Recently a French economist named Thomas Pikkety wrote a book called Capital In The Twenty-First Century. It’s been getting a lot of positive reviews. He tracks the overall dynamics that lead to vast accumulations of wealth and capital. After carefully analyzing datasets over twenty countries which span centuries, he concludes that absent major political change, a small handful of powerful families will end up owning and controlling everything.
It’s not difficult to understand how capitalism, without any wealth redistribution mechanisms, will almost inevitably lead to fewer and fewer hands controlling all of the society’s resources and wealth.
It comes down to this. Say you invest your money and are able to earn 5-7% interest each year. Also, assume the national economy only grows at 2%. Your wealth is growing faster than the economy, so slowly but surely you begin to own more and more of the economic pie.
Imagine a pie that is slowly growing at a rate of 2% each year. Next imagine a red splotch within that pie which grows at 5%. That red splotch (the rich) is growing faster than the pie. The only way it can grow at that rate is to take more and more of the pie from others.
Maybe it’d help if I actually worked out the numbers. Say we begin with 10,000 slices of economic pie. The rich own 2,000 (20%) slices of the pie, everyone else combined has 8,000 slices of pie (80%). Now due to everyone’s hard work, the pie grows 2%. So the new pie has 10,200 pieces. The rich’s share of the pie grew at 5%, so they now have 2,100 (2100/10200 = 20.59%) slices of pie. So everyone else has 8,100 (8100/10,200 = 79.41%) slices of pie.
As time goes on, these wealthy families simply pass on their wealth to their children, who do the same, and they become more and more wealthy simply because they were born with money. There has been a slow trend toward oligarchy.
Ok, so that’s a nice hypothetical theory, but what do real numbers and economic history show? Analysis of real world datasets support this idea, but there are complications to consider. Tax policies in countries change over time. Here in the United States for example, we had really high tax rates in the 1950s and 1960s, and capital growth was actually slower than economic growth. That was also the time we had the strongest middle class. At other times (such as now), tax rates on the rich have been very low and capital growth has exceeded economic growth.
Wars, uprisings, and rebellions complicate all of this as well. The World Wars led to a lot of destruction of wealth. Rental homes were blown to bits. Governments and their currencies collapsed. Farms and properties were taken over by invading enemy armies. All sorts of things happened. Uprisings and rebellions lead to expropriations, where the people take from the rich and redistribute it amongst themselves. We can’t forget inflation either.
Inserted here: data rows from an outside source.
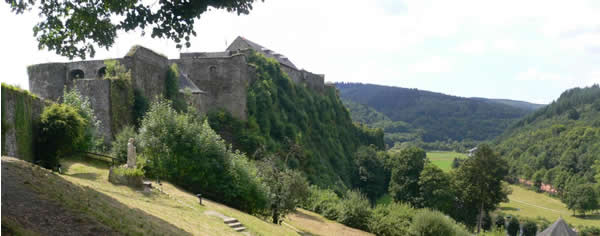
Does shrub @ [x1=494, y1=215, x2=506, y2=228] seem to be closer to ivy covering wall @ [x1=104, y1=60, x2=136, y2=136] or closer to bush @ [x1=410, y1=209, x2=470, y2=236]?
bush @ [x1=410, y1=209, x2=470, y2=236]

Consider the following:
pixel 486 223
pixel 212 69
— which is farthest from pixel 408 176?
pixel 212 69

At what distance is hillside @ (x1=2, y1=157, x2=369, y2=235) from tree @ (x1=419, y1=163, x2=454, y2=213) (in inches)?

Wars are financed through borrowing and printing money, so that destroys capital for the rich, unless they’re the ones who lent the money to the government in the first place, or are supplying the war munitions. So it’s not quite so simple, but the overall idea stays the same.
Piketty argues that we fight this trend of inequality through progressive taxation, greater financial transparency, a global coordination of wealth taxation (no foreign tax havens), and a global registry of financial assets. This is obviously preferred over wars, uprisings, or printing lots of money to inflate away their wealth.
Some will argue that society needs some degree of inequality in order for growth to occur. I agree. I’m not an advocate for complete equality. However, this is a matter of degree. There are extremes in everything. Like most people, I feel we should strive for equality of opportunity, not necessarily equality of outcome. People shouldn’t be wealthy simply because they inherited their parents money. Though this is hard to do in practice, we should strive for a society where people are self-made and start off life on a relatively equal playing field. People need to be given every opportunity to get an education, job skills, and anything else required to be productive and active members of society.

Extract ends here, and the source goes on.